In questo frattempo successe che ci fusse una fiera, come sarebbe quella di settembre a Prato, un fierone, e dappertutto le parti ci vienivano le genti per vendere e comperare robbe e bestiami.
Ci volse andare anco un fattore di lontano, perché aveva una bellissima cavalla pregna e contava d'esitarla a bon guadagno. Dunque il fattore si mettiede in viaggio e arrivò fora della porta prima che cominciassi la fiera, e per nun nentrar subbito dientro con la bestia strafelata e stracca, si fermò a un contadino.
Dice:
- Ci averesti voi da rimettermi un po' la bestia, 'ntanto ch'i' vo a vedere la città 'nnanzi che la fiera principi?
Arrispose quel bifolco:
- Sì, lassatela pure.

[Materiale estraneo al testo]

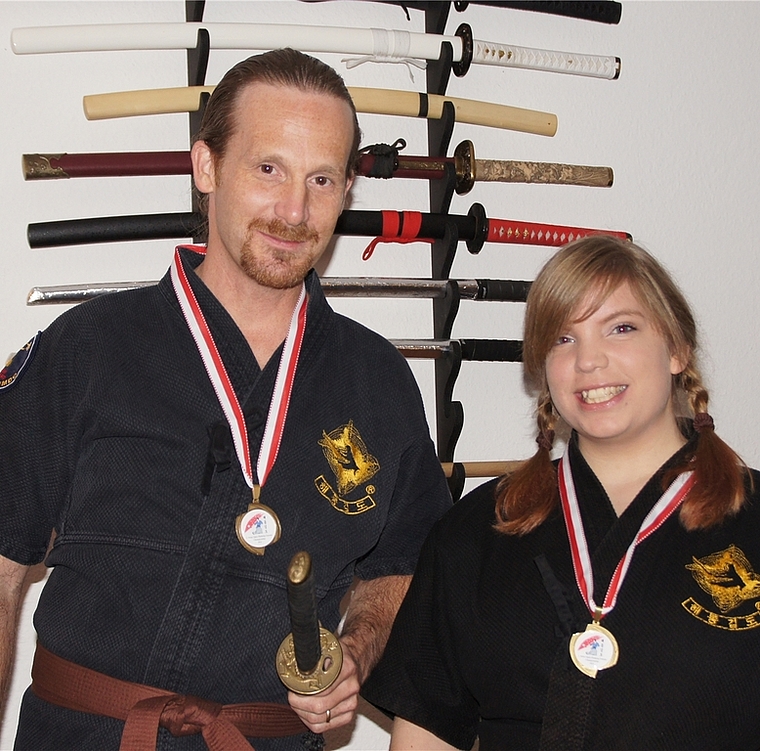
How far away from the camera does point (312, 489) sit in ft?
6.53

Ma in nella stalla del posto nun ce n'è più; è tutto pieno: vo' l'avete a legare accosì sotto il portico al mi' carro; ché si sciolga nun c'è pericolo.
Il fattore dunque legò la su' cavalla al carro, gli buttò del fieno, e poi se n'andiede a gironi per la città.
Doppo che il fattore 'gli ebbe girato un bel pezzo, quando [124] fu ora, se ne ritornò sotto 'l portico a pigliar la cavalla per menarla in sulla fiera, e trovò che in quel mentre gli aveva figliato un bel muletto; sicché, tutt'allegro il fattore, s'accosta per condurre via le du' bestie; ma deccoti a un tratto il contadino, che lo ferma e gli dice:
- Padrone, signor fattore: la cavalla la meni pur via con seco, ma il muletto è mio.
- Come vostro, - scrama il fattore; - se l'ha figliato la mi' cavalla?
- Che cavalla! - berciò il contadino.
- Qui 'gli è lo sbaglio; vo' fat'erro; il muletto l'ha figliato il carro.